Entonces hoy unimos eslabones en La Rambla e
hicimos planes de abordar un barroquísimo carro de fuego hacia el faro de
Nantes y otros lugares que no se ubican así nada más. Todo esto, no sin antes
llevar provisiones: nos cargamos casi en completo la mercadería de una
tiendilla de flautas y crisantemos, de libros en remate y tazas estampadas;
llenamos nuestros morrales de hilo, si acaso se nos daba por dormir sobre
telarañas manufacturadas; metimos en nuestros bolsillos incontables cajas de
cigarrillos de tantos tipos que ya no cabe ni enumerarlos; compramos un par de
lentes de sol (aclarar que no fueron Ray-Ban) por
si orbitábamos de cerca al sol, como suele ser costumbre cada vez que miro tus
ojos; y entonces, partimos.

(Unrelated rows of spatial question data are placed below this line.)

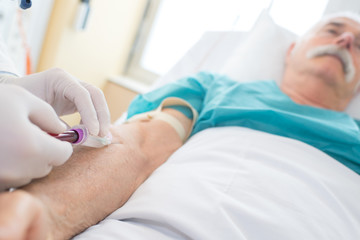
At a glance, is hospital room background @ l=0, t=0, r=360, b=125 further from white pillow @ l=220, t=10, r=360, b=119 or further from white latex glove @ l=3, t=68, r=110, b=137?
white latex glove @ l=3, t=68, r=110, b=137

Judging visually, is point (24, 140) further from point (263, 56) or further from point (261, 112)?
point (263, 56)

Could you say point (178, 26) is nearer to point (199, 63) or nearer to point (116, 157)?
point (199, 63)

En el primer viaje, mientras nos dirigíamos a la
sucursal limeña de Carros Barroquísimos de Fuego S.A, no intercambianos palabra
de ningún tipo: nos preparábamos para entrar al Aleph. Solo me dedicaba a mirar
tus manos y en momentos de debilidad me atrevía a subir la mirada hacia tus
labios o lunares, y tú solo oblicuabas la sonrisa de una manera muy siamesa.

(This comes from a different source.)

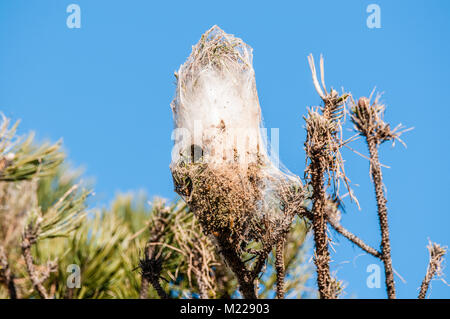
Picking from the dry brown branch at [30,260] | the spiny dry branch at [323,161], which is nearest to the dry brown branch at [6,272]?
the dry brown branch at [30,260]

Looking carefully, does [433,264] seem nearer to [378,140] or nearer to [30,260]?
[378,140]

Abordamos el vehículo con nuestros ojos estrábicos y ansias de declaraciones
bisílabas; el camino fue recargado de participios y fresas de todos los tipos.

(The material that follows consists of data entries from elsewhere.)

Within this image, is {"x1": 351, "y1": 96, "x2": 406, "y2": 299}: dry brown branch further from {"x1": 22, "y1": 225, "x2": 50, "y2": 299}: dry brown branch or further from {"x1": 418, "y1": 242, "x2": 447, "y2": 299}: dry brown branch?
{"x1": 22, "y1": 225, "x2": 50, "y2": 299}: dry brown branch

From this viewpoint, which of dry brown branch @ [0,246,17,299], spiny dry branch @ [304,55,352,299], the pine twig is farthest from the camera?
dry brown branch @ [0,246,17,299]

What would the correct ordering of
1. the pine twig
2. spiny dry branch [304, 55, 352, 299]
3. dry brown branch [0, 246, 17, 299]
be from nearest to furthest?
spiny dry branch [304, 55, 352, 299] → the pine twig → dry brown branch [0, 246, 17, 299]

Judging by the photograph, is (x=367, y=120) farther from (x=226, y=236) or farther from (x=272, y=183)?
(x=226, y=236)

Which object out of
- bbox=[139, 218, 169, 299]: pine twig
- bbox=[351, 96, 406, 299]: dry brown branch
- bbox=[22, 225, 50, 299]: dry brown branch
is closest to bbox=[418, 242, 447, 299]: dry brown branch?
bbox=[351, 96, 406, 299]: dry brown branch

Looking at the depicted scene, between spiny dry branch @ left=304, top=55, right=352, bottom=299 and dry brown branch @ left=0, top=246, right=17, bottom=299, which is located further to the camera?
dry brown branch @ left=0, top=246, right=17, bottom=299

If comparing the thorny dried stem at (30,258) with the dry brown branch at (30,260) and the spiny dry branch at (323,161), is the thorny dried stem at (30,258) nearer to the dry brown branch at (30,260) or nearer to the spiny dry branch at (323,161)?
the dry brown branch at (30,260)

Nunca me acostumbré. Sin embargo, cuando puse pie en tierra y mano en tu
cintura, sentí la brisa fresca de la playa en alturas y la saturación de
colores en los días grises. Con el pulgar y el índice cogí las líneas de tus
manos y los usé como ariete para entrar en ti, te catapulté hasta los peñascos
en la bahía lluviosa y rodeé tus rododendros hasta la aferración máxima. Las
cuatro, las cinco, las veinte, las cincuenta horas de la tarde y podía tocar la
cercanía del Ragnarok mientras me besabas. Dijiste que deje de plañir las
cítaras, pues ya te tenías que ir. No te dejé ir nunca.